Aquellos seres inmortales con pretensiones delirantes crearon el mundo y, antes de terminarlo, ya estaba ahí aquel ser. Carecía de familia, de cuerpo y de alma, pero estaba ahí.
Los dioses notaron su presencia envidiando por lo bajo su perfección, intentando desterrarlo de lugares en que nunca había estado, pero de los que no pensaba marchar. Si la tierra hubiese sido poblada por el enigmático personaje, el planeta nunca habría sufrido de guerras con la llegada del hombre, pero el hombre no habría llegado jamás.
El mar se sonrojaba cuando se sentaba al filo de las playas a admirar las aguas azules que reflejaban el albor del cielo.

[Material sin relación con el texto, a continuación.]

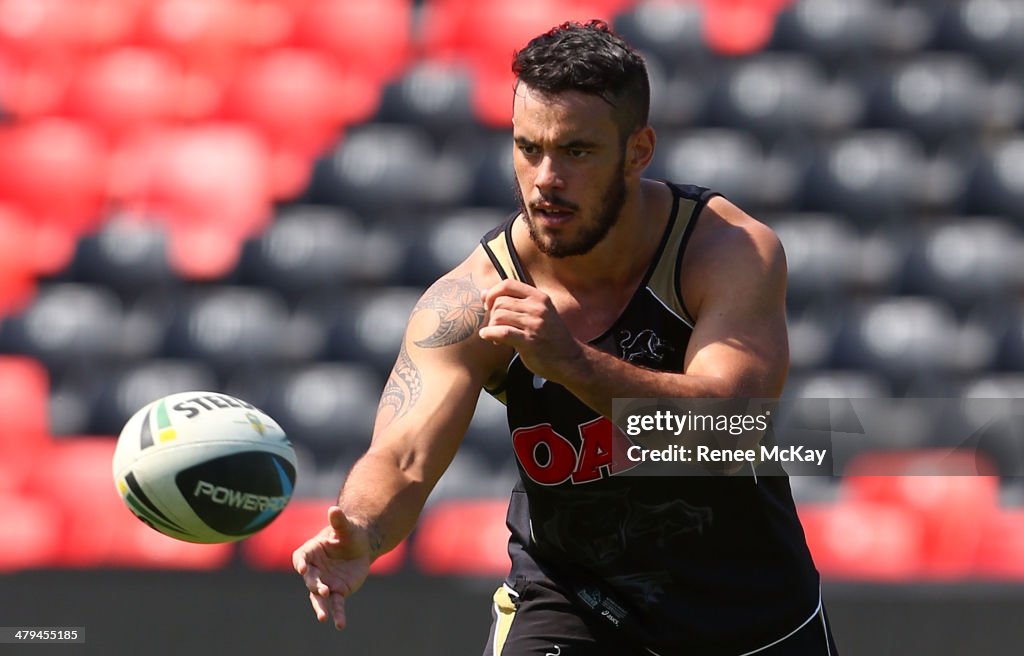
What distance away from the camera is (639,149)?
13.8 feet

La luna y las estrellas se impacientaban durante el día, para cubrir la piel de aquel ser con su dulce luz de plata demasiado inmunda para merecer aquel placer.
Carecía género, no era hombre ni mujer, así como tampoco tenía nombre, pero entre susurros y sollozos al azar, lo etiquetaron con el más infame de los eufemismos, y lo comenzaron a llamar… «Amor».

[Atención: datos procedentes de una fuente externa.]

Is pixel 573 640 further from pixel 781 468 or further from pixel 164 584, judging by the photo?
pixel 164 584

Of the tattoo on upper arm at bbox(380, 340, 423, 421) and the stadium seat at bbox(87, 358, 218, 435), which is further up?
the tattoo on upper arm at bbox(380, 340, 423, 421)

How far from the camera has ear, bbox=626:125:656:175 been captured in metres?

Los dioses crearon el tiempo, la vida y la muerte, intentando superar la perfección de aquel ser, pero ni ellos mismos llegaban siquiera a rozar la briza que dejaba al pasar. Durante la noche más obscura de la historia, envueltos en un denso mar de celos y rencor, decidieron que aquello debía acabar, y uno a uno se unió al plan que daría fin al «Amor».
-¡Perfecto solo un dios! –exclamó el dios del trueno, haciendo crujir los cielos.
Con la llegada de uno de los primeros albas de la tierra, dieron rienda suelta al designio establecido, y corrieron al acecho. El dios de los aires se tornó en una densa mancha negra que obscurecía el día, y con la más fría de las brizas sujetó al misterioso ser tan fuerte como pudo. El dios del canto, hizo lo propio con tanta ira como se lo permitía su divinidad y le adormeció hasta entrar en un infinito éxtasis. La diosa de la belleza se aprovechó, y acarició el rostro del ser hasta casi adoptar su imagen por completo, y alcanzó la perfección exterior más grande que podría lograr jamás. Uno a uno le desvistió de sus dones con eterna vergüenza, y lo tomó para sí mismo. La luna sollozaba inmóvil desde el cielo al ver la tragedia. El mar lloró tanto que sus aguas nunca supieron igual desde entonces, adoptando el triste sabor salino con el que moriría hasta el fin de los tiempos, sabiendo que aquel ser no se sentaría jamás a apreciar su belleza.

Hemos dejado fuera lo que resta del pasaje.